We are ours
The shrill cry of the left-leaning individualist is just as dissonant to me as its rightist counterpart's. In the Guardian, Dea Birkett slags off marriage.
Now Dea Birkett defines the phrase "self-centred fuckwit" for me, so I'm not really stressing out over what she has to say.
But I can see many heads nodding to this:
"I don't need my class, nor my extended family, nor the state to ratify my relationship."
Well, I think you do, of course. I think you need others to support you and if you do not have their support you suffer for it. You belong to us, Dea. You are ours and you always will be, this side of living up a mountain and baking your own bread from the wheat you grow in your fields.

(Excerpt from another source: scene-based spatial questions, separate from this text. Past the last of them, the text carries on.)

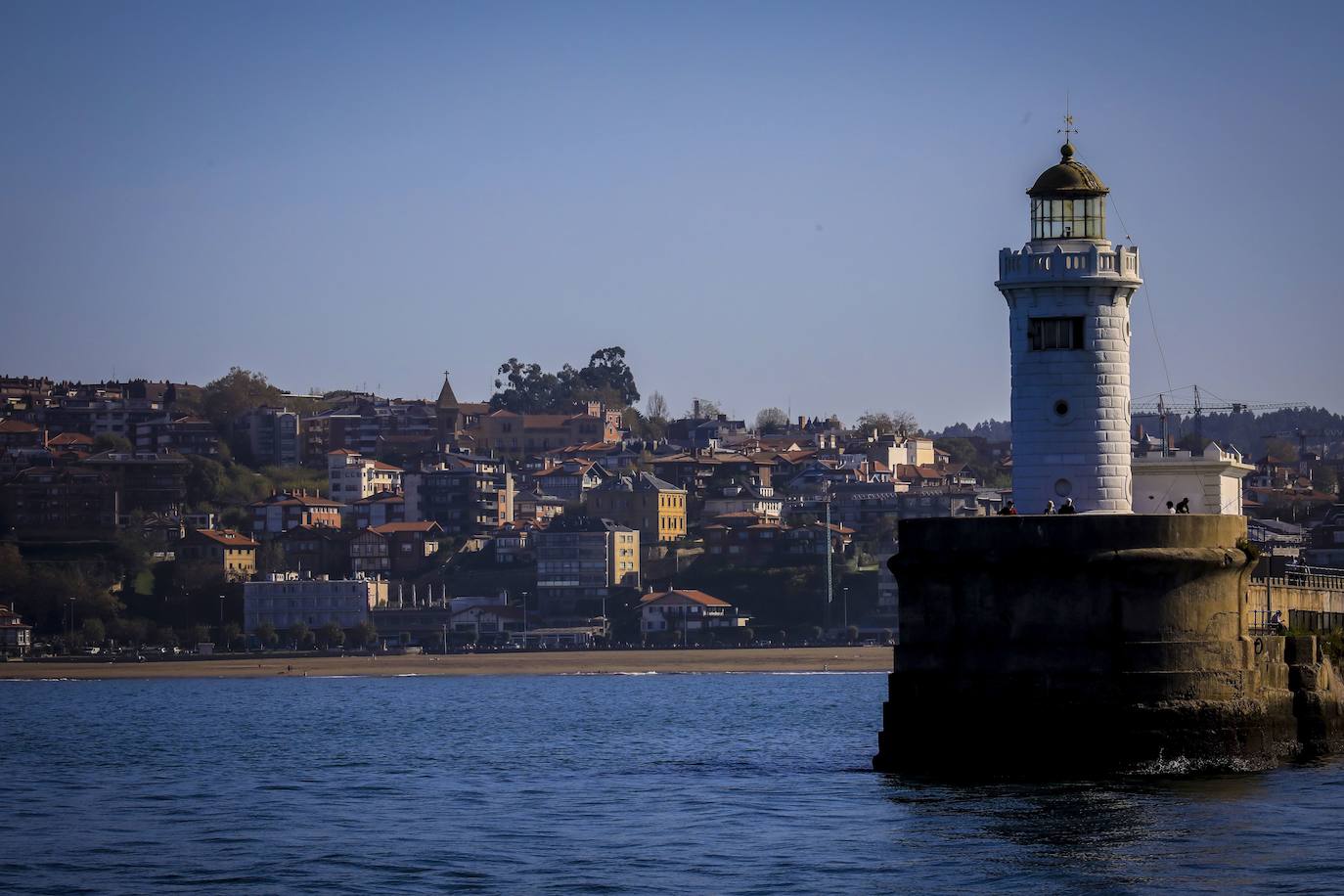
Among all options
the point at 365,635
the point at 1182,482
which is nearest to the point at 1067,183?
the point at 1182,482

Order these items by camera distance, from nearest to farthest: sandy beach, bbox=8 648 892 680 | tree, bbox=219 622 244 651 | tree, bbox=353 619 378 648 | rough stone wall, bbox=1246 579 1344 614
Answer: rough stone wall, bbox=1246 579 1344 614, sandy beach, bbox=8 648 892 680, tree, bbox=353 619 378 648, tree, bbox=219 622 244 651

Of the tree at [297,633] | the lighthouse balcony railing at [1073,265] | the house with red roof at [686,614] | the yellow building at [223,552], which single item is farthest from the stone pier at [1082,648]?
the yellow building at [223,552]

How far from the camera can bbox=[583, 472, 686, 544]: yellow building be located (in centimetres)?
17462

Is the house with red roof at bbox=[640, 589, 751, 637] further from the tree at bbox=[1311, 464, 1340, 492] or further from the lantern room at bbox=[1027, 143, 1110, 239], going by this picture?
the lantern room at bbox=[1027, 143, 1110, 239]

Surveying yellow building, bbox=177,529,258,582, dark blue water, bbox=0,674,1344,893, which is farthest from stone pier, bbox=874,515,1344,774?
yellow building, bbox=177,529,258,582

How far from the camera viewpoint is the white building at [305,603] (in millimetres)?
153875

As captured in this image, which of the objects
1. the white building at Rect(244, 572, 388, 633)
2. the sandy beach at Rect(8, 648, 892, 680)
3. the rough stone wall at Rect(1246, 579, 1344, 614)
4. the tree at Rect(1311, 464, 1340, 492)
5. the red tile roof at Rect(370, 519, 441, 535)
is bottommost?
the sandy beach at Rect(8, 648, 892, 680)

A friend of mine told me at the weekend that she is engaged to be married. I was delighted for her. Genuinely so. I have a part of her and her happiness belongs partly to me.
I read somewhere that it takes a village to raise a millionaire, and in most cases, it does. The people who believe they have achieved their comfortable lives on the backs of their own effort forget that they went to our schools, our universities, were friends with us, used our sewage works, our roads, the things we made; built their fortunes on our efforts and with the aid of the government that spends our money.
When we tax those people, we are not taking what is theirs. We are taking back what is ours. They gained an unequal share of the world we built together. We have a right to it. We have a right to their income.
They forget this. They tell themselves they don't need anyone else, because that is the cornerstone of their ideology -- left or right -- that others don't matter. But we do matter. We made them. Without us, they're nothing.